Guerre en Ukraine : Un traumatisme « risque de détruire une génération », selon le Conseil de sécurité |

Sima Bahous, directrice exécutive de l’agence des Nations Unies pour l’égalité des sexes et l’autonomisation, ONU Femmes, a déclaré que des rapports de viols et d’autres crimes émergent alors qu’un grand nombre d’Ukrainiens déplacés continuent de fuir leurs foyers au milieu de la présence de soldats conscrits et de mercenaires, et dans le contexte de massacres brutaux de civils.

« Crise de genre »

Mme Bahous a raconté son voyage qui s’est récemment terminé en République de Moldova, où elle a vu des bus remplis de femmes et d’enfants anxieux et épuisés accueillis à la frontière ukrainienne par des travailleurs compatissants de la société civile.

Dans le cadre de son mandat de coordination, ONU Femmes soutient ces groupes « pour s’assurer que la nature sexospécifique de cette crise est abordée avec une réponse sensible au genre », a-t-elle déclaré.

Condamnant avec la plus grande fermeté l’attentat du 8 avril contre une gare de Kramatorsk, qui a tué des dizaines de femmes et d’enfants attendant d’être évacués d’Ukraine, elle a également averti que « ce traumatisme risque de détruire une génération ».

OMS

Une fille qui a fui l’Ukraine, dans un centre de réfugiés en Pologne.

Des risques croissants

Manuel Fontaine, directeur des urgences de l’UNICEF, a déclaré que les équipes de l’UNICEF déchargeaient des fournitures humanitaires vitales à seulement un kilomètre de la gare de Kramatorsk au moment de l’attaque du 8 avril.

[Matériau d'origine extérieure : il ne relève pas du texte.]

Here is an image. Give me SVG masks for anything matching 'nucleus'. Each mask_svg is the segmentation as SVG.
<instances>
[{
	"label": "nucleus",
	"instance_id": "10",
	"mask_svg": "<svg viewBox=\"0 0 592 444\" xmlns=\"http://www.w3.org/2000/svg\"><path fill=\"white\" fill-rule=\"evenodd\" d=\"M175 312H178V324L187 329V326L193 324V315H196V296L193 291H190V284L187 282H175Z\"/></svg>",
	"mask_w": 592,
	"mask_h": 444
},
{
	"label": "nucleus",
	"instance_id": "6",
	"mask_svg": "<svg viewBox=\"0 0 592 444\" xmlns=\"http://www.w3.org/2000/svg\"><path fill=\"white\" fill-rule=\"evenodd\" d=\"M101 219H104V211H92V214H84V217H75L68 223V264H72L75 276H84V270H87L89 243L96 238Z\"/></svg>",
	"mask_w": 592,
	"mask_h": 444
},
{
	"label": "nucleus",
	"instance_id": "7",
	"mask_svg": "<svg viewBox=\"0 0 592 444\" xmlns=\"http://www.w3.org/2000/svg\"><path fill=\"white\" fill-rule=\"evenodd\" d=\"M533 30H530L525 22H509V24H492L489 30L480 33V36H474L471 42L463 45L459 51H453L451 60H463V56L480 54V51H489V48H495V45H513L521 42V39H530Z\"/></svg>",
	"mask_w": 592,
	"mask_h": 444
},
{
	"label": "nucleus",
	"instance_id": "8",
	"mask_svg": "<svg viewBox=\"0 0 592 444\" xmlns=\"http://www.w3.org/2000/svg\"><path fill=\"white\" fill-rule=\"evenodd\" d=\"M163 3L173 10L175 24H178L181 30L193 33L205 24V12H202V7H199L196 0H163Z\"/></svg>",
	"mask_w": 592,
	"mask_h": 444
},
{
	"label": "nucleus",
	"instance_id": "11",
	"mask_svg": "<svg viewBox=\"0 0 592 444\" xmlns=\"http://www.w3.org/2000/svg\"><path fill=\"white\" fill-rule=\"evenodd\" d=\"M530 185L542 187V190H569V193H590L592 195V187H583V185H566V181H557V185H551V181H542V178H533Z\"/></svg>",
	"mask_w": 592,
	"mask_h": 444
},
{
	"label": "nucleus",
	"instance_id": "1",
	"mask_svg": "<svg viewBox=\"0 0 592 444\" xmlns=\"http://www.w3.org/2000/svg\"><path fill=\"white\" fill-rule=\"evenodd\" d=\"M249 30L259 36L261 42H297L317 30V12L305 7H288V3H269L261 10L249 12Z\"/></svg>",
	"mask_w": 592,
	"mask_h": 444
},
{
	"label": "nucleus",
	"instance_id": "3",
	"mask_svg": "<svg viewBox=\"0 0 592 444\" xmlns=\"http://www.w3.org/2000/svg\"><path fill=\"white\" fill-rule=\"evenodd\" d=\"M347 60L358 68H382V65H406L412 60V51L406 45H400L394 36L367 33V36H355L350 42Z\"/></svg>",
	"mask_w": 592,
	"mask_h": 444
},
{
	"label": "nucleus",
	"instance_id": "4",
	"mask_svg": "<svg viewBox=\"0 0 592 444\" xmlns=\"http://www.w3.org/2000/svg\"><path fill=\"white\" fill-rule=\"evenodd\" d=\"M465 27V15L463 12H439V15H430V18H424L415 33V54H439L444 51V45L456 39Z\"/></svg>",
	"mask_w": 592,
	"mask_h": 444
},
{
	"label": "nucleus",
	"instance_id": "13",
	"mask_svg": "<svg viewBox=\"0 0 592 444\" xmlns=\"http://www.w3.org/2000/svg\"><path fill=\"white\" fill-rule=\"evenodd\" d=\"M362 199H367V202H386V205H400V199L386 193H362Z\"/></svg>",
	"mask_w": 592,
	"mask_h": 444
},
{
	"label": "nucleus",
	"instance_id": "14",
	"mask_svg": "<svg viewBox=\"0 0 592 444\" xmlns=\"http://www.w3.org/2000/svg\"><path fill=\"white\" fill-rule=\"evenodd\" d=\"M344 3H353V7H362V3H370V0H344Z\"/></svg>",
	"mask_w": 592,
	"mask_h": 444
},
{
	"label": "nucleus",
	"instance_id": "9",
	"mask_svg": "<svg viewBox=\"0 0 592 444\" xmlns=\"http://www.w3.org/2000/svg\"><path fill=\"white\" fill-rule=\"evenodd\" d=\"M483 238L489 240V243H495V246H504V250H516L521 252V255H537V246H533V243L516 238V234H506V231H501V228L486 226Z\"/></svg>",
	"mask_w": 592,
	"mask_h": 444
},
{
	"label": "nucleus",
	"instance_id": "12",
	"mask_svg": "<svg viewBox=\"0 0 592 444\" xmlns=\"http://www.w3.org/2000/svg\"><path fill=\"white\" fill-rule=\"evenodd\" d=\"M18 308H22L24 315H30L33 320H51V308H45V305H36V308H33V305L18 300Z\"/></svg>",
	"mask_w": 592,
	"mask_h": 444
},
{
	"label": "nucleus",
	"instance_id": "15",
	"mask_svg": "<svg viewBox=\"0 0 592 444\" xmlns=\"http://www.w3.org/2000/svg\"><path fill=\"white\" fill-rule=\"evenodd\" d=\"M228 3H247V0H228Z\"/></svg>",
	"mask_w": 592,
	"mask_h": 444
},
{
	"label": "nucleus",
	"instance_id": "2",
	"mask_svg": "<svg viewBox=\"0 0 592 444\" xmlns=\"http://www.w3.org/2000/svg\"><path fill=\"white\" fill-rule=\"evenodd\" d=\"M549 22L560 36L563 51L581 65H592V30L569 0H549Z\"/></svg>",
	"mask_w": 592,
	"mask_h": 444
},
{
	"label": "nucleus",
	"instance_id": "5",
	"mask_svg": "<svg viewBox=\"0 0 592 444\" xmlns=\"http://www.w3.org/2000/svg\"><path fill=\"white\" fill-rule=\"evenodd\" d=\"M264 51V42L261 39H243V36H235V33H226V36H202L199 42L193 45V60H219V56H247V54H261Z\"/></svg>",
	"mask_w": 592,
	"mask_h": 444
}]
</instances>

Pendant ce temps, les enfants, les familles et les communautés en Ukraine continuent d’être attaqués, beaucoup n’ont pas assez de nourriture et les attaques contre les systèmes d’approvisionnement en eau ont laissé quelque 1,4 million de personnes sans accès à un approvisionnement sûr.

Au 10 avril, l’ONU a recensé 142 enfants tués et 229 enfants blessés, mais « nous savons que ces chiffres sont probablement beaucoup plus élevés ». Des centaines d’écoles et d’établissements d’enseignement ont également été attaqués ou utilisés à des fins militaires.

Soulignant que près des deux tiers de tous les enfants ukrainiens ont été déplacés depuis le début du conflit, il a déclaré que l’UNICEF et ses partenaires faisaient tout leur possible, tant à l’intérieur qu’à l’extérieur de l’Ukraine, notamment en surveillant attentivement la santé, les droits et la dignité des femmes et des filles en tant que le risque d’exploitation et d’abus augmente.

Cependant, les combats en cours empêchent l’accès à de nombreuses régions du pays.

Accumulation de preuves de meurtres brutaux par les troupes russes

Kateryna Cherepakha, présidente de l’organisation La Strada-Ukraine, a également informé le Conseil, qui a déclaré que les groupes locaux de défense des droits de l’homme consolidaient actuellement leurs efforts pour sauver des vies civiles et recueillir des témoignages de survivants sur les crimes de guerre commis par la Fédération de Russie.

Malgré des indications claires de leur statut de civils – et même alors qu’elles cherchent à être évacuées – des femmes ukrainiennes non armées portant des enfants ont été brutalement tuées par les troupes russes, a-t-elle déclaré, soulignant les attaques contre la gare de Kramatorsk, ainsi que des maternités, des jardins d’enfants et abris à Marioupol.

Soulignant la vulnérabilité accrue des femmes et des filles à la menace d’enlèvement, de torture et de meurtre, elle a néanmoins mis en garde contre le fait de considérer les femmes ukrainiennes comme de simples victimes de l’agression militaire russe.

En effet, dit-elle, les femmes volontaires, militantes, journalistes et défenseures des droits humains, font partie intégrante de son pays et de sa résistance.